### Your tasks
[A] According to the passage on open source intelligence, how many Marines would make up the open source cell in each MIC?
[B] Extend the passage on open source intelligence, picking up after its final sentence.
---------- Provided passage
The ability to feed partner intelligence disciplines validates the human capital required to resource a new skill. Adhering to a zero sum game for fleet manning, the creation of an open source cell of 10 to 15 Marines in each MIC requires other intelligence Marines to be trained and reallocated. Paradoxically, this reallocation of finite resources will increase capacity for the very MOSs from which it will pull personnel, as well as provide currently nonexistent, uniquely OSINT. When an open source analyst, in the conduct of their work, encounters a potential SIGINT target, HUMINT source, or GEOINT tipper, they can directly feed their intelligence counterparts. MCISRE, as a whole, flourishes. Analogously, a SIGINT Marine does not interact with a local population to ask what radio frequencies adversaries use. HUMINT Marines, educated in how they may support other intelligence functions in the conduct of their profession, obtain and laterally provide this information. Not only does the existence of HUMINT provide its own unique and essential skills, but the other intelligence disciplines directly prosper from its existence. In many environments, OSINT may very well be the most consistent and greatest tool we have to assist or even establish our HUMINT, GEOINT, and SIGINT footholds. This is the mentally we must adopt.
--------------------
---------- Source data
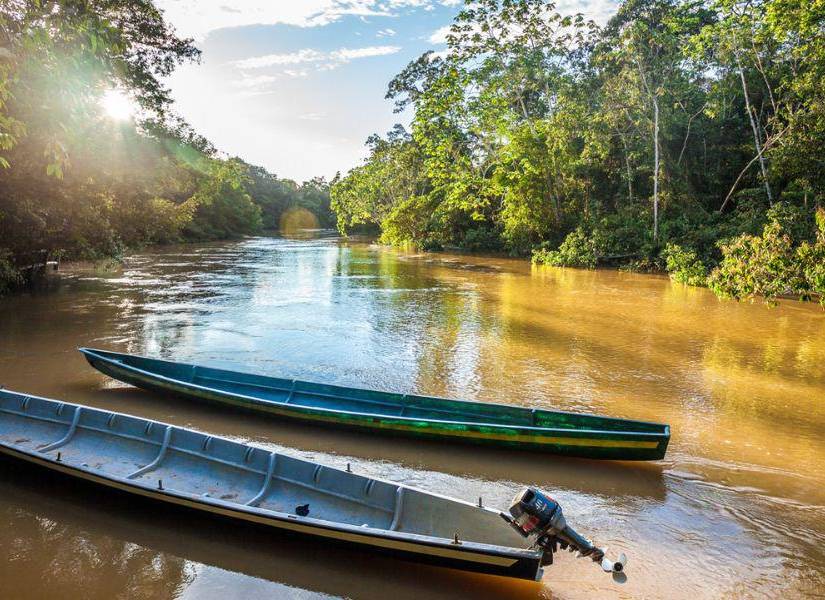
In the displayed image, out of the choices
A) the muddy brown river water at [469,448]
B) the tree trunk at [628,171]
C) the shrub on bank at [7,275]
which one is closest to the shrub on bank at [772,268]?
the muddy brown river water at [469,448]

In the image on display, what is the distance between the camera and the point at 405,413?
25.0ft

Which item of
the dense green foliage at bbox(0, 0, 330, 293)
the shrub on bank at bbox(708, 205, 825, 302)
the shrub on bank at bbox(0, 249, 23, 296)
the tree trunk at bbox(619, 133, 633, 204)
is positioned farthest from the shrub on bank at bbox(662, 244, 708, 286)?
the shrub on bank at bbox(0, 249, 23, 296)

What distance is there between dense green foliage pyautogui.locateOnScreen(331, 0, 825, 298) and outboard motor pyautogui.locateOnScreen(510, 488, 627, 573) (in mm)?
20176

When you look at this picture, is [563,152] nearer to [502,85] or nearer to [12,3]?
[502,85]

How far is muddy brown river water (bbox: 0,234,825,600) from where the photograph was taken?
187 inches

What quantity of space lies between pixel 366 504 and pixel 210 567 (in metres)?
1.43

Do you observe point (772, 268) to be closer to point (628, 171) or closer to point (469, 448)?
point (469, 448)

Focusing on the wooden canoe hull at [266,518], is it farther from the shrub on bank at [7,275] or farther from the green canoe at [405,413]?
the shrub on bank at [7,275]

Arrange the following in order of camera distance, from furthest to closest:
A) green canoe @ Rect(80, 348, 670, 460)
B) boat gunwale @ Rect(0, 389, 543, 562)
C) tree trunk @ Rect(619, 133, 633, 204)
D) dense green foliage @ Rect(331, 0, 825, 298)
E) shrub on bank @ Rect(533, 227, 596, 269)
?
shrub on bank @ Rect(533, 227, 596, 269), tree trunk @ Rect(619, 133, 633, 204), dense green foliage @ Rect(331, 0, 825, 298), green canoe @ Rect(80, 348, 670, 460), boat gunwale @ Rect(0, 389, 543, 562)

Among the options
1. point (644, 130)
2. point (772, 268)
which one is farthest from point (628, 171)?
point (772, 268)

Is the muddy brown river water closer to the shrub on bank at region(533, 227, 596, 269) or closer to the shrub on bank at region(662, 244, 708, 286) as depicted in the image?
the shrub on bank at region(662, 244, 708, 286)

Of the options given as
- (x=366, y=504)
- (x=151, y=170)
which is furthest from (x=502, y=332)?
(x=151, y=170)

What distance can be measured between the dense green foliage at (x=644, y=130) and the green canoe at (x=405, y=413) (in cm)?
1770

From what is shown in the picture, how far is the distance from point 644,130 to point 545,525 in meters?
28.5
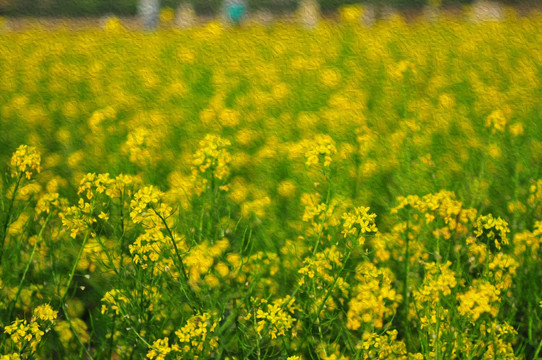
--------------------
### Expected responses
[A] 10 to 15 Marines

[B]
The amount of useful information publically available has been well documented. By accepting the massive complexity inherent to open source and acknowledging we cannot expect HUMINT, SIGINT, and GEOINT Marines to be masters of both their disciplines and OSINT, it is apparent that all of the MCISRE suffers in the absence of open source experts.

Apart from these OSINT experts, the second issue is a need for increased participation within the OSINT community of practice. The CIA is the intelligence community’s OSINT commodity manager, responsible for the Director of National Intelligence (DNI) Open Source Center (OSC).12 The Defense Intelligence Agency acts as commodity manager for Department of Defense OSINT activities through the Defense Open Source Council (DOSC).13 It is essential that the Marine Corps, while applying OSINT to the tactical edge, employs the strategic best practices of the OSC and operates in compliance with guidelines put forth by the DOSC. Through coordination via the Marine Corps Intelligence Activity, MCISRE leadership can ensure improvement of standards and adherence to policy.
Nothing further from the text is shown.